Опубликовано в журнале Иностранная литература, номер 8, 2002
Gustaw Herling-Grudzinski. Najkrotszy przewodnik po sobie samym.
Krakow, Wydawnictwo Literackie, 2000.
Густав Херлинг-Грудзинский. Кратчайший путеводитель по самому себе. Краков, 2000.
Быть может потому, что автобиография, по словам польского ученого М.Залеского, «однажды начатая, всегда остается лишь одной из незавершенных версий жизни, требующих пересмотра и дополнений», ее автор нередко испытывает потребность в подчинении такого рода повествования – хаотического по своей психологической природе – неким жестким формальным критериям. Достаточно плодотворным, например, оказалось здесь «алфавитное решение»: в 90-е годы за «Азбукой Киселя» (1990) Ст.Киселевского – наследницей «Алфавита воспоминаний» (1975) А.Слонимского – последовали сразу два «алфавита» Ч.Милоша (“Азбука Милоша”, 1997 и “Другая азбука”, 1998). Вспоминается и пример из русской прозы – “Телефонная книжка” (изд. 1997) Е.Шварца. Однако «автопутеводителей» литература, кажется, еще не имела…
В контексте творчества самого Густава Херлинга-Грудзинского «Кратчайший путеводитель по себе самому» – книга одновременно и нетипичная, и необыкновенно органичная.

Записи с разметкой контуров:
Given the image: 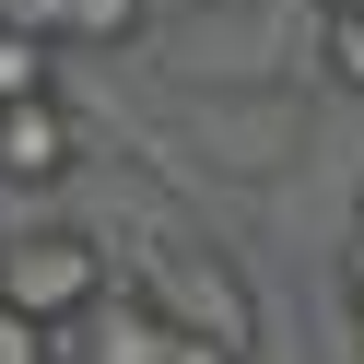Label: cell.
Segmentation results:
<instances>
[{
	"label": "cell",
	"mask_w": 364,
	"mask_h": 364,
	"mask_svg": "<svg viewBox=\"0 0 364 364\" xmlns=\"http://www.w3.org/2000/svg\"><path fill=\"white\" fill-rule=\"evenodd\" d=\"M106 282H118V270H106V247H95V235H71V223H36V235H12V247H0V306H12V317H36L48 341L71 329V317L95 306Z\"/></svg>",
	"instance_id": "6da1fadb"
},
{
	"label": "cell",
	"mask_w": 364,
	"mask_h": 364,
	"mask_svg": "<svg viewBox=\"0 0 364 364\" xmlns=\"http://www.w3.org/2000/svg\"><path fill=\"white\" fill-rule=\"evenodd\" d=\"M165 353H176V317L153 306V282H106L59 329V364H165Z\"/></svg>",
	"instance_id": "7a4b0ae2"
},
{
	"label": "cell",
	"mask_w": 364,
	"mask_h": 364,
	"mask_svg": "<svg viewBox=\"0 0 364 364\" xmlns=\"http://www.w3.org/2000/svg\"><path fill=\"white\" fill-rule=\"evenodd\" d=\"M71 165H82V118H71L59 95L0 106V188H59Z\"/></svg>",
	"instance_id": "3957f363"
},
{
	"label": "cell",
	"mask_w": 364,
	"mask_h": 364,
	"mask_svg": "<svg viewBox=\"0 0 364 364\" xmlns=\"http://www.w3.org/2000/svg\"><path fill=\"white\" fill-rule=\"evenodd\" d=\"M153 306H165L188 341H223V353H247V294H235V270H223V259H176L165 282H153Z\"/></svg>",
	"instance_id": "277c9868"
},
{
	"label": "cell",
	"mask_w": 364,
	"mask_h": 364,
	"mask_svg": "<svg viewBox=\"0 0 364 364\" xmlns=\"http://www.w3.org/2000/svg\"><path fill=\"white\" fill-rule=\"evenodd\" d=\"M0 24L12 36H36V48H129L141 36V0H0Z\"/></svg>",
	"instance_id": "5b68a950"
},
{
	"label": "cell",
	"mask_w": 364,
	"mask_h": 364,
	"mask_svg": "<svg viewBox=\"0 0 364 364\" xmlns=\"http://www.w3.org/2000/svg\"><path fill=\"white\" fill-rule=\"evenodd\" d=\"M317 59L341 95H364V12H317Z\"/></svg>",
	"instance_id": "8992f818"
},
{
	"label": "cell",
	"mask_w": 364,
	"mask_h": 364,
	"mask_svg": "<svg viewBox=\"0 0 364 364\" xmlns=\"http://www.w3.org/2000/svg\"><path fill=\"white\" fill-rule=\"evenodd\" d=\"M24 95H59V82H48V48L0 24V106H24Z\"/></svg>",
	"instance_id": "52a82bcc"
},
{
	"label": "cell",
	"mask_w": 364,
	"mask_h": 364,
	"mask_svg": "<svg viewBox=\"0 0 364 364\" xmlns=\"http://www.w3.org/2000/svg\"><path fill=\"white\" fill-rule=\"evenodd\" d=\"M0 364H59V341L36 329V317H12V306H0Z\"/></svg>",
	"instance_id": "ba28073f"
},
{
	"label": "cell",
	"mask_w": 364,
	"mask_h": 364,
	"mask_svg": "<svg viewBox=\"0 0 364 364\" xmlns=\"http://www.w3.org/2000/svg\"><path fill=\"white\" fill-rule=\"evenodd\" d=\"M165 364H247V353H223V341H188V329H176V353Z\"/></svg>",
	"instance_id": "9c48e42d"
},
{
	"label": "cell",
	"mask_w": 364,
	"mask_h": 364,
	"mask_svg": "<svg viewBox=\"0 0 364 364\" xmlns=\"http://www.w3.org/2000/svg\"><path fill=\"white\" fill-rule=\"evenodd\" d=\"M353 341H364V270H353Z\"/></svg>",
	"instance_id": "30bf717a"
},
{
	"label": "cell",
	"mask_w": 364,
	"mask_h": 364,
	"mask_svg": "<svg viewBox=\"0 0 364 364\" xmlns=\"http://www.w3.org/2000/svg\"><path fill=\"white\" fill-rule=\"evenodd\" d=\"M317 12H364V0H317Z\"/></svg>",
	"instance_id": "8fae6325"
}]
</instances>
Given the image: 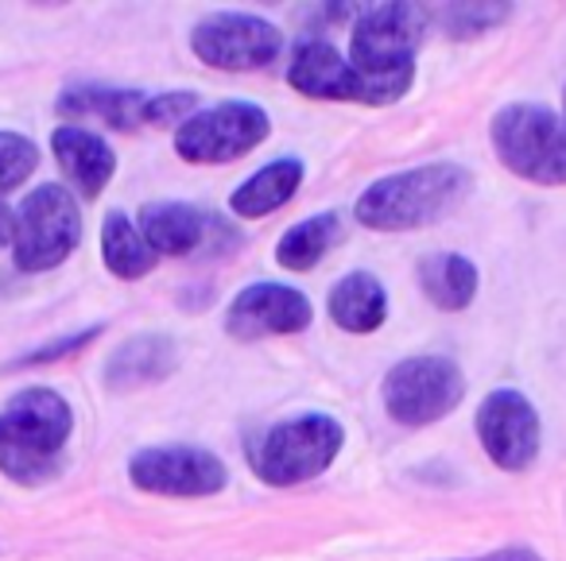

• [ЗАДАНИЯ ДЛЯ ВЫПОЛНЕНИЯ]:
(a) Процитируйте текст о книге Херлинга-Грудзинского, начиная со слов «Опубликовано в журнале» и заканчивая словами «себе. Краков, 2000.».
(b) Продолжите текст о книге Херлинга-Грудзинского, начав сразу после его последнего предложения.
Записи для работы не понадобятся.

• [ОТВЕТЫ К УПРАЖНЕНИЮ]:
(a)
Опубликовано в журнале Иностранная литература, номер 8, 2002
Gustaw Herling-Grudzinski. Najkrotszy przewodnik po sobie samym.
Krakow, Wydawnictwo Literackie, 2000.
Густав Херлинг-Грудзинский. Кратчайший путеводитель по самому себе. Краков, 2000.

(b)
Нетипичная, поскольку – несмотря на автобиографичность большинства произведений Грудзинского, порой даже подчеркнутую (в первую очередь публиковавшегося с 1971 г. до самой смерти “Дневника, написанного ночью”), писатель на самом деле был достаточно сдержан в разговорах «о самом себе».
Основой «Кратчайшего путеводителя» послужили беседы писателя с польским литературоведом Вл.Болецким для телевидения. Напомним, что в польской прозе существует большая традиция жанра «интервью-реки» (термин, возникший по аналогии с «романом-рекой») с писателем. Именно такие обширные повествования – порой на грани художественного и документального – были в 70-80-е гг. бестселлерами «самиздата», а порой получали и мировую известность (беседы с В.Гомбровичем, А.Ватом, Т.Конвицким, Ст.Лемом, Ч.Милошем и др.). «Романность» подобных интервью заключалась в том, что они стремились к возможно более полному охвату некоего ряда проблем, принимая форму свободной беседы, саги, более или менее упорядоченного потока воспоминаний.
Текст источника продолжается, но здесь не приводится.